Deb thinks beyond her own organization to the broader market opportunities that need addressing.

It is one thing trying to change, start or grow a business in a relatively certain market. It is another thing when you’re trying to drive organizational change at the same time all of your clients are in the midst of trying to change—and those clients need and expect your assistance.

“When you are a leader, your job is to be a visionary. This requires a whole new level of vision and decision making when you’re attempting to also lead a market and industry transformation.” Deb’s comment is a great view into how bold leaders think: beyond their own organization to the broader market opportunities that need addressing. No one person or entity is going to solve the healthcare changes that are upon us. Who will? Bold leaders who understand how to balance their own organization needs with those of their customers will.

Deb seeks out challenges and addresses them head on.

Medecision has been around for over 25 years. “If we were a startup we wouldn’t be carrying the baggage that has grown up over the years. The market is shifting and today many clients know they need something different, but not necessarily what. If my team marches in selling ‘care management,’ we miss the opportunity to help with the real question or the pain and the problem under the question.”

“Just yesterday in our management meeting we were talking about this very thing. Our clients look to everyone at Medecision to understand the industry transformation. We have to provide that knowledge at every level. Technology does not drive strategy. In the middle of this transforming market, if we haven’t done enough to anticipate the state of our client’s business model and strategy, we can end up with a clear contract, but no understanding and a frustrated client. The CEO expects us to help them align their business model with their technology investments up front.” This vignette, I’m guessing, is repeating itself every day in many corners of an industry in turmoil. The bold leader doesn’t hide from these challenges. They seek them out and address them head on.

Deb perseveres despite setbacks. 

Taking on the responsibility to drive change for your own organization, help customers with theirs, and influence the industry at the same time is a tall task. I asked Deb how she takes care of herself. “What I struggle with is to not get defensive and angry… it is a daily battle.
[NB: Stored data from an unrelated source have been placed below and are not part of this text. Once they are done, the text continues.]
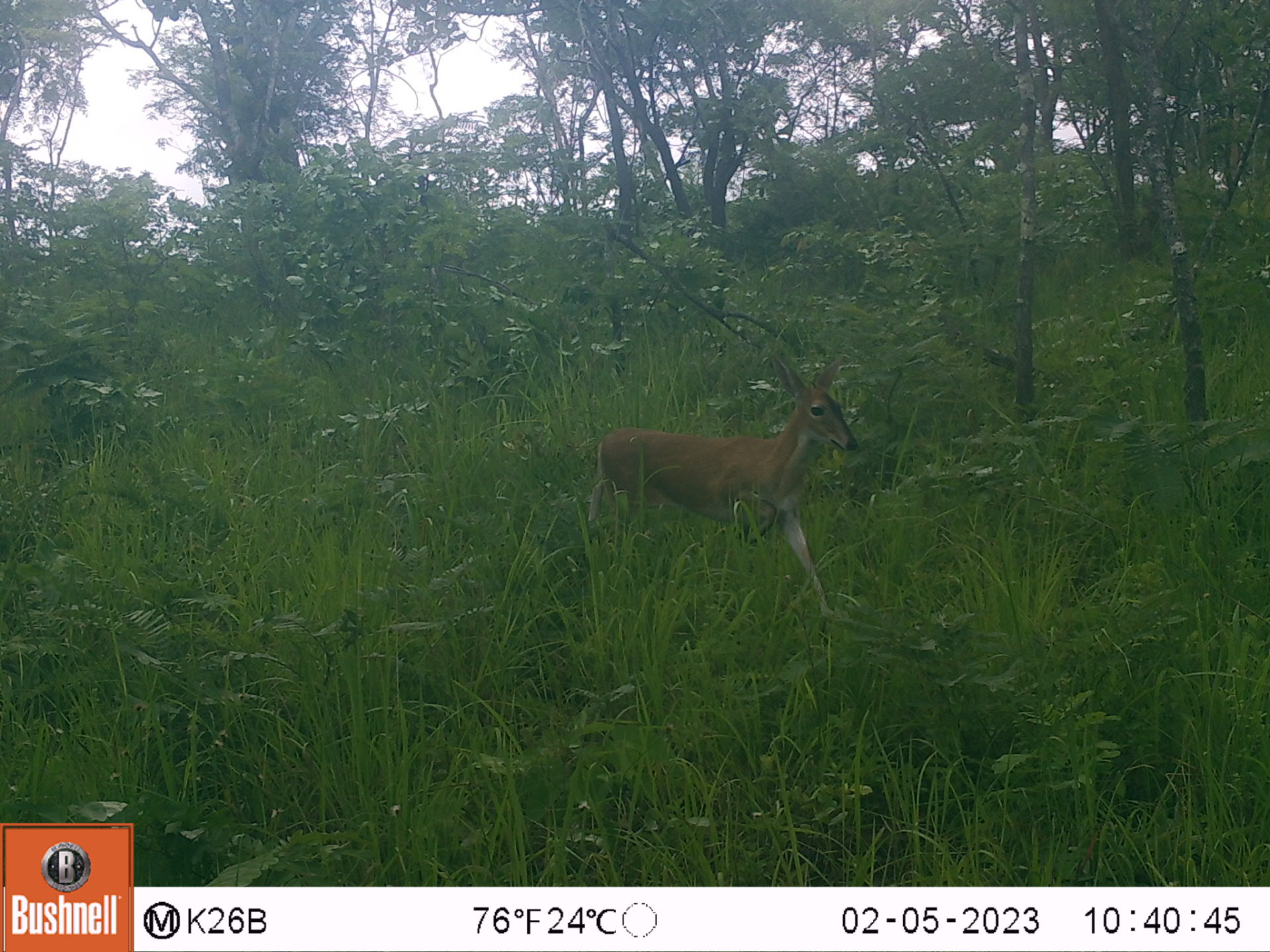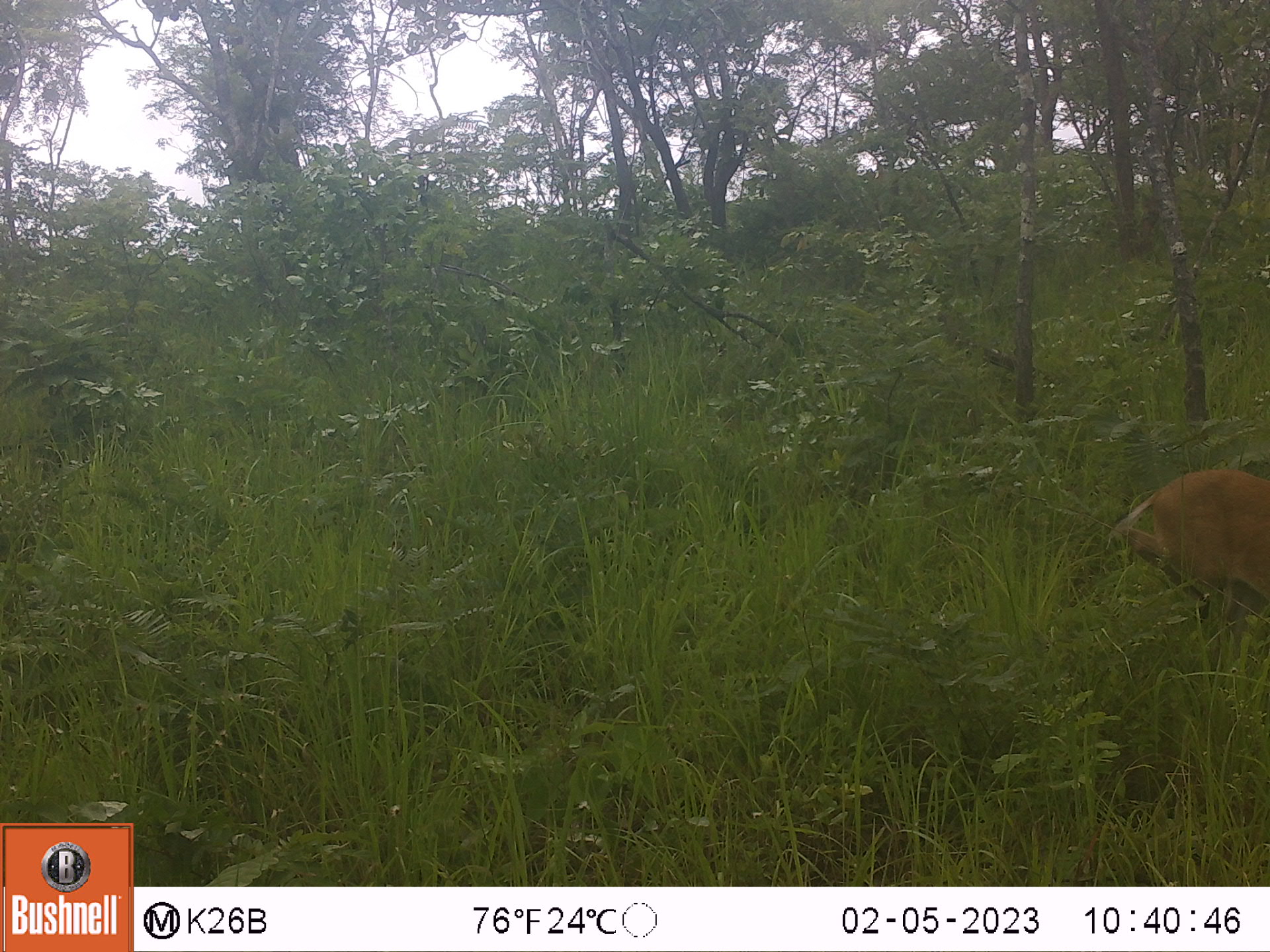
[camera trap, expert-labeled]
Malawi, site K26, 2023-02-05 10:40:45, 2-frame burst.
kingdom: Animalia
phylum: Chordata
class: Mammalia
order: Artiodactyla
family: Bovidae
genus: Sylvicapra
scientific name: Sylvicapra grimmia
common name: common duiker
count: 1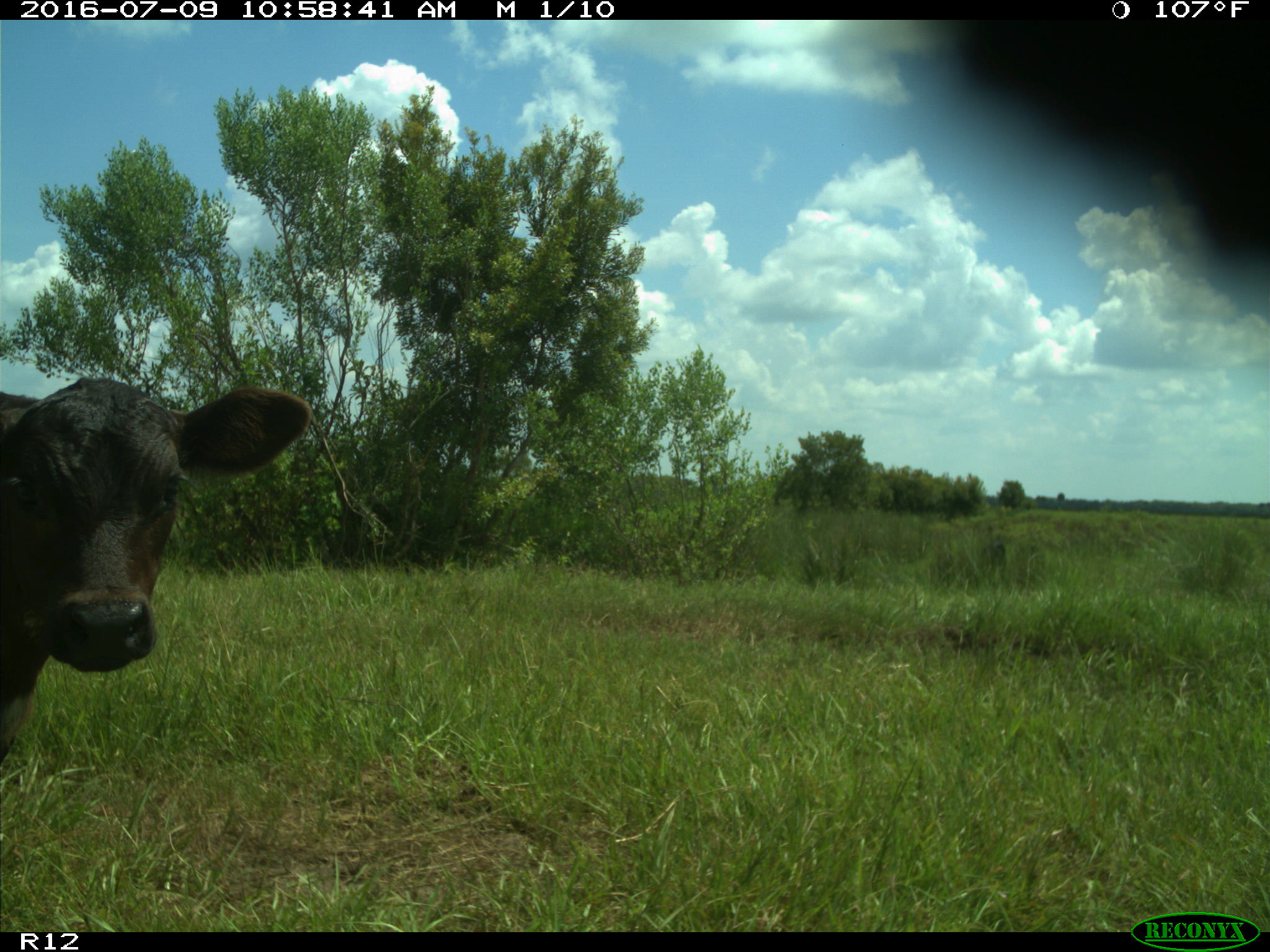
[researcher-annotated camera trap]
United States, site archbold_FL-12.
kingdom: Animalia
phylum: Chordata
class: Mammalia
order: Artiodactyla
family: Bovidae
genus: Bos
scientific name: Bos taurus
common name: domestic cow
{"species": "Bos taurus (domestic cow)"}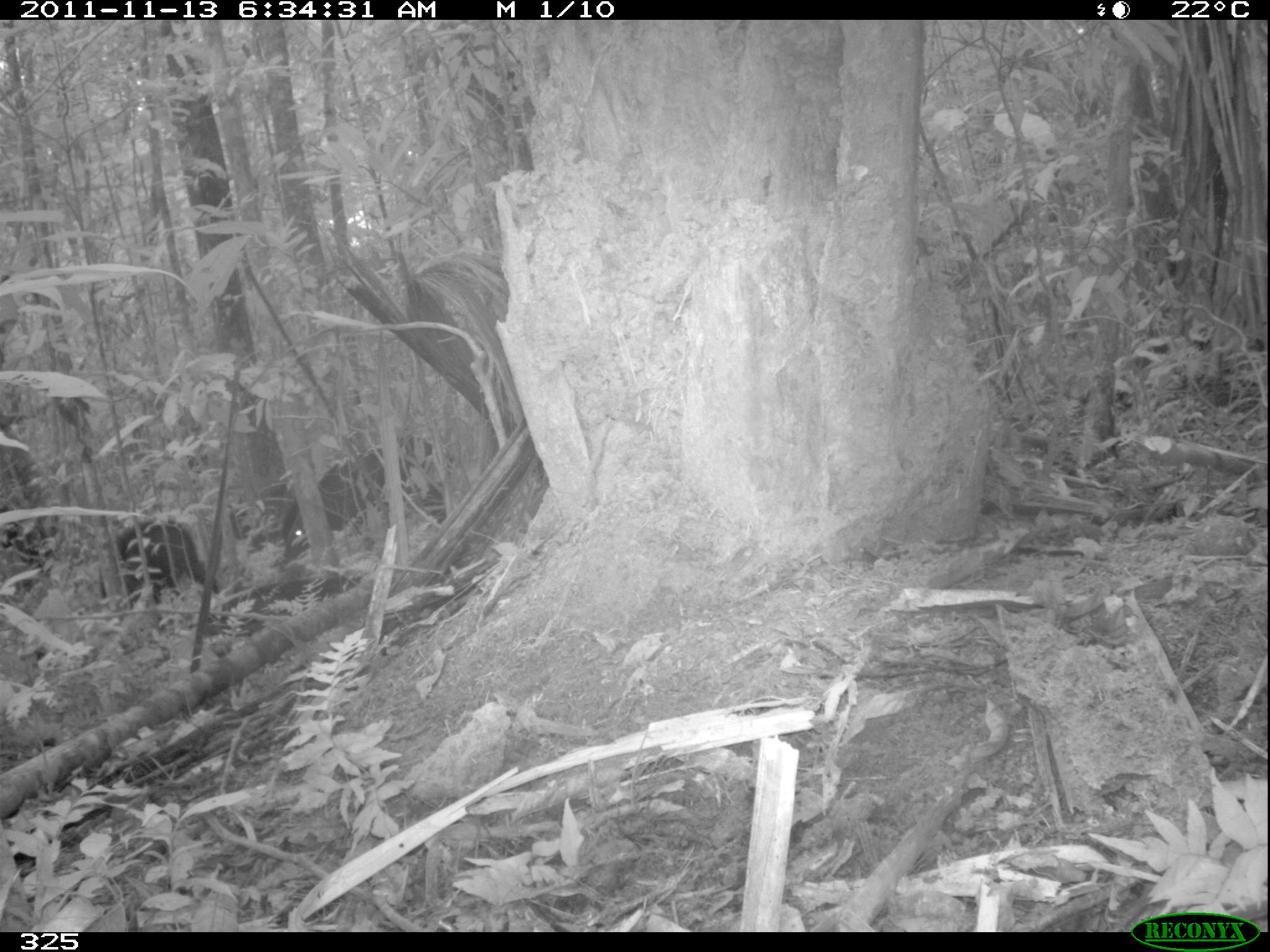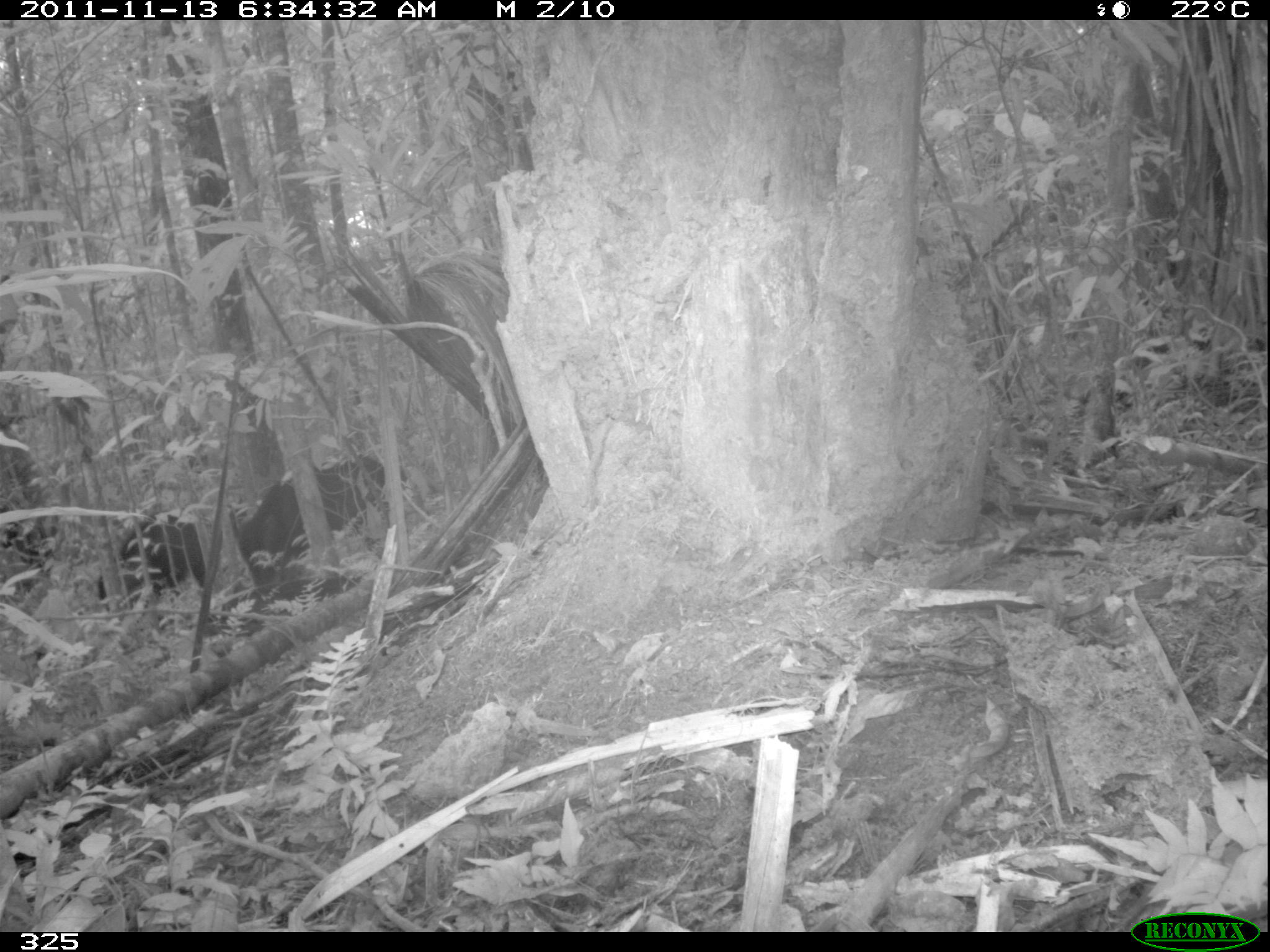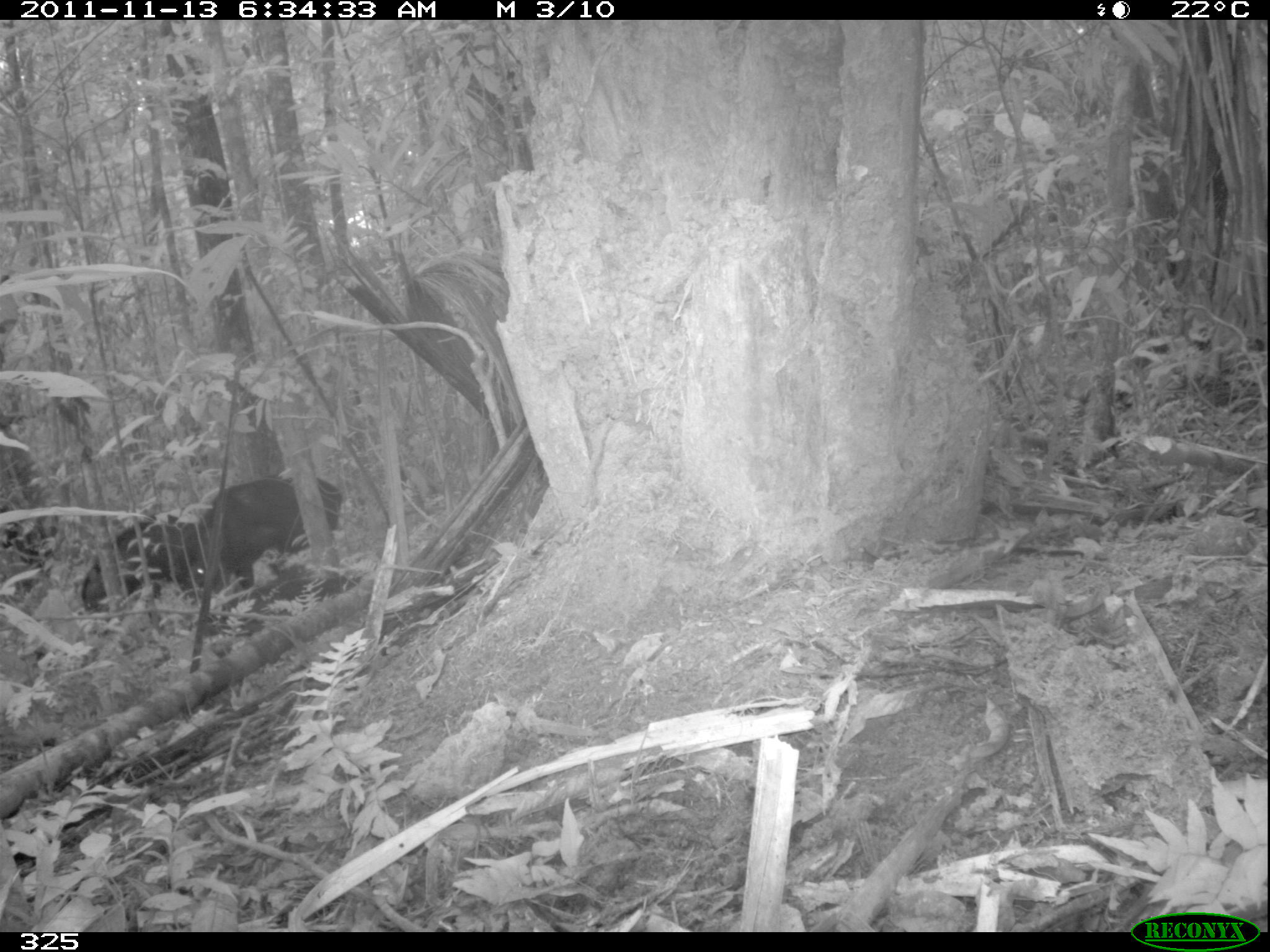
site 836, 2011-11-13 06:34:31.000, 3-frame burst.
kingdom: Animalia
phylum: Chordata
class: Mammalia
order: Artiodactyla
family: Tayassuidae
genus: Tayassu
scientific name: Tayassu pecari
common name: white-lipped peccary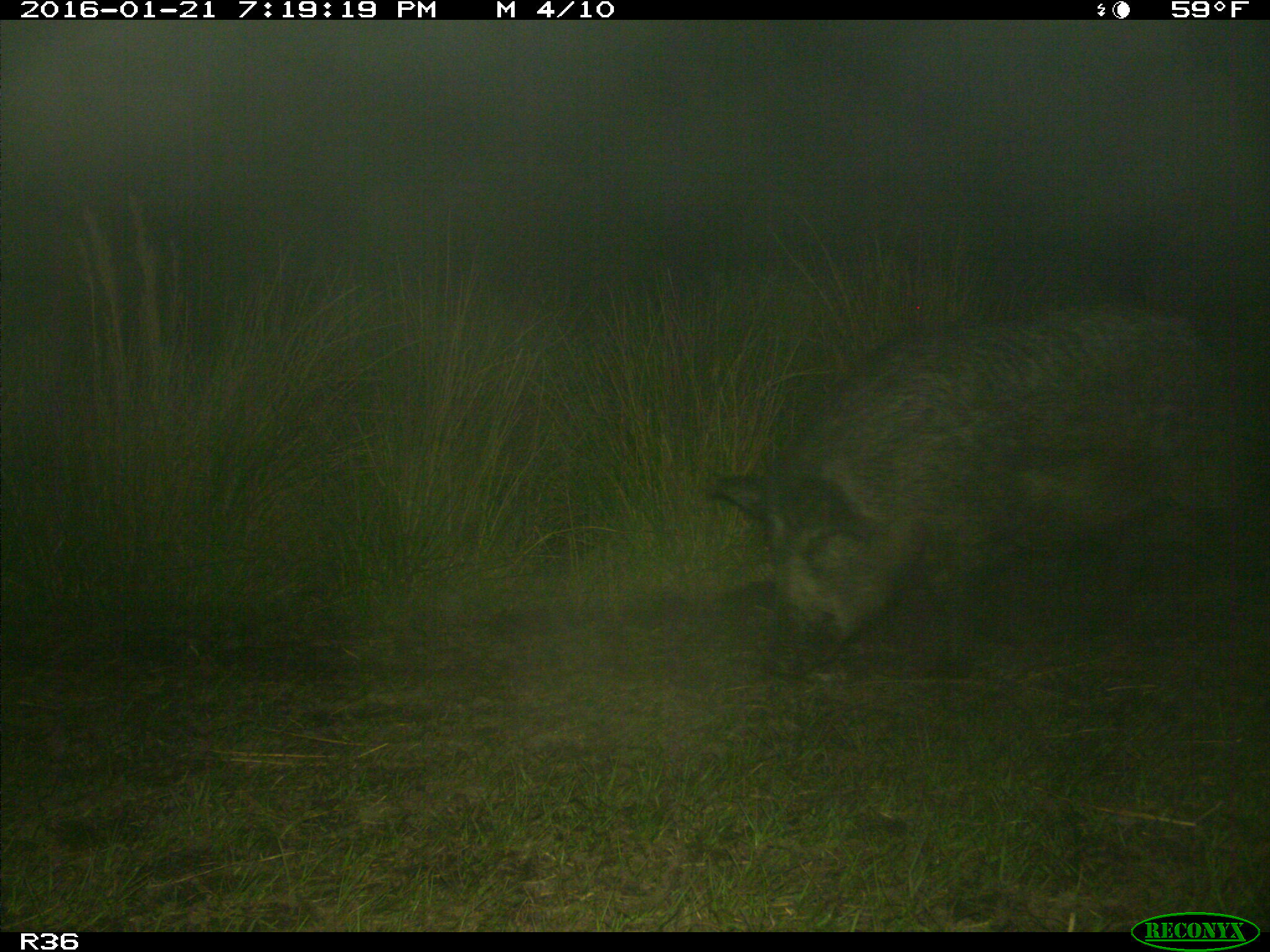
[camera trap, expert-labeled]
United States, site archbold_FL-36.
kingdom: Animalia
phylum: Chordata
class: Mammalia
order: Artiodactyla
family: Suidae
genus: Sus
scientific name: Sus scrofa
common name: wild boar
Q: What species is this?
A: Sus scrofa (wild boar).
Earlier I was having this discussion in with myself in the shower! I always try to step back and gain perspective. Put whatever the issue is in context and develop my personal go forward plan.”

You can probably tell that Deb doesn’t mince words. She is very direct. And as she told me, “I never feel guilty about my choices.” Bold leaders set a vision, make hard decisions, manage the consequences and move forward. You can take that to the bank.

Taking a fearless approach to bold leadership requires specific attributes. What else would you add to the list?